=== To be done ===
1. In the forum thread about a first product shot, what are the words from "I went with" to "I doing wrong?"? Quote them verbatim.
2. Answer these from the product-shot thread:
(a) Which camera body was used for the catalog shot?
(b) Which light meter did the original poster rely on?
(c) According to Alpha, what is the correct answer in place of more exposure?
3. Carry on with the forum thread about a first product shot, starting from the point where it stops.

# HELP / My First Product Shot



## mimazee (Dec 5, 2007)

I came up with this for my first catalog shot:







The settings were:

Nikon D80
105mm @ 2.8
f/18 @ 200
Main light on the left (medium softbox)
Overhead fill (large softbox)
Formica bounce on the right
Tabletop with Plexiglas (no paper backdrop)

I went with my Sekonic L-308S, and I don't know why it still came out so dark, and neither do I know whether the blurriness comes from off-focus or underexposure. I made sure the background is about 2 stops brighter than the subject, but now I figure the overhead light landed too far back, so it didn't really come into play. I wanted to white out the background completely so that I don't have to knock it out in Photoshp. Would having another light underneath the Plexiglas help as well? At any rate, I photoshopped it, and now I have:






My client still thinks it is not crisp enough. What am I doing wrong?


----------



## wildmaven (Dec 5, 2007)

I think your client is probably looking for wonderful detail on the spider design, which is getting burned out. There is also some fuzziness around the edges. Are you using a tripod? Did you set your white balance? What light settings did you use in-camera (flourescent, etc). How is your focus control set? Center, honeycomb, etc.


----------



## Big Mike (Dec 5, 2007)

It looks underexposed...try it with more exposure.

Hard to tell, but it looks like the shot isn't is sharp focus...but shooting at F18, the DOF should be sufficient :scratch:


----------



## wildmaven (Dec 5, 2007)

Big Mike said:


> It looks underexposed...try it with more exposure.
> 
> Hard to tell, but it looks like the shot isn't is sharp focus...but shooting at F18, the DOF should be sufficient :scratch:


 
I know, that confused me, too, which is why I asked about using a tripod. 

What was your shutterspeed?


----------



## Alpha (Dec 5, 2007)

Big Mike said:


> It looks underexposed...try it with more exposure.
> 
> Hard to tell, but it looks like the shot isn't is sharp focus...but shooting at F18, the DOF should be sufficient :scratch:



More exposure is not the correct answer. More light is, particularly on the background.


----------



## JerryPH (Dec 5, 2007)

=== Supplied information ===
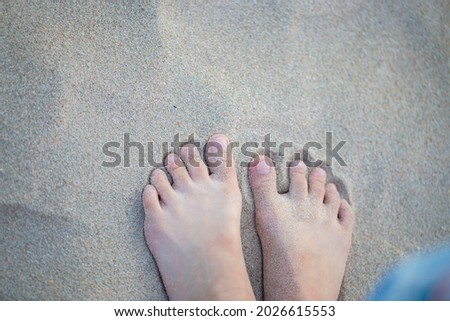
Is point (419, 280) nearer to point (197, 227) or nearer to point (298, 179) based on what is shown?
point (298, 179)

=== Outputs ===
1.
I went with my Sekonic L-308S, and I don't know why it still came out so dark, and neither do I know whether the blurriness comes from off-focus or underexposure. I made sure the background is about 2 stops brighter than the subject, but now I figure the overhead light landed too far back, so it didn't really come into play. I wanted to white out the background completely so that I don't have to knock it out in Photoshp. Would having another light underneath the Plexiglas help as well? At any rate, I photoshopped it, and now I have:






My client still thinks it is not crisp enough. What am I doing wrong?

2.
(a) A Nikon D80.
(b) A Sekonic L-308S.
(c) More light, particularly on the background.

3.
More light is one suggestion that will do the most, but also I would suggest shooting in the lens' sweet spot, and on most lenses its not F/18, but somewhere between F/7 to F/11. Research for what the sweet spot is on our lens and that will add another level.  Some judicious playing with sharpening and contrast will also add some extra sparkle. Tripods are musts IMHO.  Triple check for sharpest focus.

Sometimes its not one or two things that put the finishing touches on it, but the right combination of all things.


----------



## mimazee (Dec 6, 2007)

Thank you guy for your wonderful feedbacks. I appreciate it. 



wildmaven said:


> I think your client is probably looking for wonderful detail on the spider design, which is getting burned out. There is also some fuzziness around the edges. Are you using a tripod? Did you set your white balance? What light settings did you use in-camera (flourescent, etc). How is your focus control set? Center, honeycomb, etc.


 
Yes, I was using a tripod. 
I just set white balance at 5000k, but I threw in ColorChecker at the beginning, and corrected in Photoshop later. 
I did not use autofocus.


----------



## mimazee (Dec 6, 2007)

wildmaven said:


> I know, that confused me, too, which is why I asked about using a tripod.
> 
> What was your shutterspeed?


 
It was either 160 or 200 @ f/18.


----------



## mimazee (Dec 7, 2007)

Thank you guys for your feedbacks. I appreciate it. 

Just one more thing. If anyone can think of an article on handle different colors of the subject, links or book title would be greatly appreciated. They have shoes of all different colors, that's why. Thanks again.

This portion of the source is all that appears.